Laurence Ralph’s animated short, The Torture Letters, begins with the image of two young Black teenagers, a boy and girl wearing matching white bookbags, kneeling on a street corner surrounded by Chicago police.
As the 13-minute film progresses, Ralph carefully connects that singular moment he witnessed in 2004 to the documented history of Chicago police brutality and literal torture of people by notorious city police detective Jon Burge and his “Midnight Crew” of fellow officers.
Between 1972 and 1991, Burge and his team used beatings, suffocations, burnings, and a black box that administered electric shocks to the genitals to coerce information and confessions out of predominantly Black men.
The film’s message is clear. The harassment, trauma, and fear instilled in the Black community during Burge’s brutal reign continue in various forms to this day. While police-involved beatings and fatalities make headlines, Ralph’s focus is on the broader damage daily police aggression and tactics are having on the health and well-being of Chicago’s Black children and their communities.

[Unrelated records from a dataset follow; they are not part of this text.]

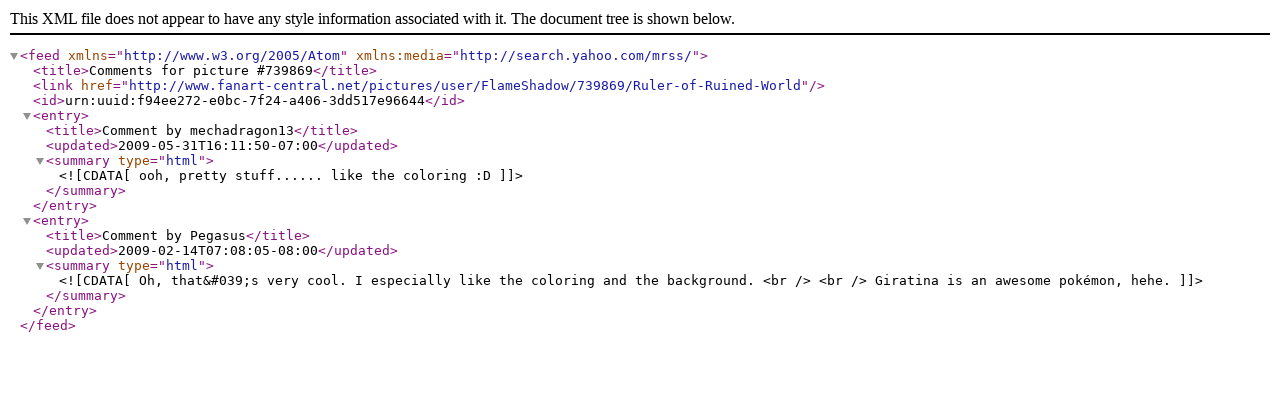

--- FILE ---
content_type: text/xml;charset=UTF-8
request_url: http://www.fanart-central.net/feed/PictureComments/id/739869
body_size: 515
content:
<?xml version="1.0" encoding="utf-8"?>
<feed xmlns="http://www.w3.org/2005/Atom" xmlns:media="http://search.yahoo.com/mrss/">
<title>Comments for picture #739869</title>
<link href="http://www.fanart-central.net/pictures/user/FlameShadow/739869/Ruler-of-Ruined-World"></link>
<id>urn:uuid:f94ee272-e0bc-7f24-a406-3dd517e96644</id>
<entry>
<title>Comment by mechadragon13</title>
<updated>2009-05-31T16:11:50-07:00</updated>
<summary type="html"><![CDATA[
ooh, pretty stuff...... like the coloring :D]]></summary>
</entry>
<entry>
<title>Comment by Pegasus</title>
<updated>2009-02-14T07:08:05-08:00</updated>
<summary type="html"><![CDATA[
Oh, that&#039;s very cool. I especially like the coloring and the background. <br />
<br />
Giratina is an awesome pokémon, hehe.]]></summary>
</entry>
</feed>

It is within this context, that Ralph, a Princeton University Anthropology professor, and Yale School of Public Health Assistant Professor Chelsey R. Carter, a Black feminist anthropologist of medicine, public health, and race, along with a small group of students from Princeton, Yale, the University of Chicago and Northwestern University recently traveled to Chicago to meet with more than a 150 middle school students. The goal of the pilot program was to encourage the students to talk about their interactions with police and to help them process their feelings and fears while also providing them guidance should they have encounters with law enforcement in the future.
“Dr. Ralph’s film shows how police violence has become part of the core culture of Chicago, and also frankly, part of American culture,” Carter said. “It’s not just one bad apple here or one bad apple there. It’s structural… So, we looked at this, police violence, as a public health issue and we asked the students how police violence and torture has impacted their lives.”
The power of letters
Held at the DuSable Black History Museum and Education Center, the student session began with a showing of Ralph’s film followed by a discussion with several panelists that included Chicago human rights lawyer G. Flint Taylor, Ralph, and two local survivors of police torture — Sean Tyler and Reginald Henderson.
The students were hesitant at first, said Carter, who moderated the event. But they began sharing their feelings after hearing Tyler’s and Henderson’s personal stories, which resonated with them, she said. Separated into groups of 10, the students were asked to draw pictures and write letters about their feelings based on what they had learned and their personal experiences in dealing with the police.
“They wrote to survivors, they wrote to police officers, their parents, even the president of the United States just sharing what they learned and why this information was so powerful and impactful and telling others what they wanted them to do about it,” Carter said.
Said Ralph: “Undergraduate and graduate students from Yale, Princeton, the University of Chicago, and Northwestern University really helped these students process their feelings. I think the students we brought along to facilitate the event were great role models for the Chicago Public School students.”